# Build your own compost bin



## PrepperRecon.com (Aug 1, 2012)

Here is good post on *building your own compost bin.
*
Enjoy it


----------



## AquaHull (Jun 10, 2012)

I'm using an old circular ground blind for a compost center. It takes longer to compost, but the wildlife eats of the scrap veggies.


----------



## PrepperRecon.com (Aug 1, 2012)

That is resourceful.


----------



## AquaHull (Jun 10, 2012)

PrepperRecon.com said:


> That is resourceful.


And I just bought a X-Bow for stealth


----------



## pgrass101 (Nov 9, 2012)

Built mine out of an old box spring and chicken wire


----------



## Prince Humperdink (Nov 9, 2012)

I just stacked up old tires,and then rotate once a year.I really like that nice dark compost!


----------



## gemoose23 (Nov 9, 2012)

Plans for a Pallett compost bin. I did something like this, found free pallets next town over.. total cost 5 bucks in screws and L brackets.

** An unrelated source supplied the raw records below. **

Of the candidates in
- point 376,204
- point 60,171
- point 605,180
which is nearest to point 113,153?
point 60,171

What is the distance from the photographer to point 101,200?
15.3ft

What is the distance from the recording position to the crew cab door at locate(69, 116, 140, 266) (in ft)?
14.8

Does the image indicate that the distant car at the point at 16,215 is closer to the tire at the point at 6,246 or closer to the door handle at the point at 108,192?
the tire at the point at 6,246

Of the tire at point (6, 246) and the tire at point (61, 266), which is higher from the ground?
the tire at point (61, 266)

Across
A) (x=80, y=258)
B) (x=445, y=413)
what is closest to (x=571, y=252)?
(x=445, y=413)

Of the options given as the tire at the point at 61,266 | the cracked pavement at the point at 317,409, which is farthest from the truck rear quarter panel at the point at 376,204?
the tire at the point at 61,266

http://www3.uwm.edu/Dept/shwec/publications/cabinet/factsheets/WoodenPalletCompostBin.pdf


----------



## Wolvee (Nov 8, 2012)

pgrass101 said:


> Built mine out of an old box spring and chicken wire
> 
> View attachment 542
> View attachment 543
> ...


This is the I built my last one. It really cut down on the smell compared to the other ones I've built that are made from all wood or trash bins.


----------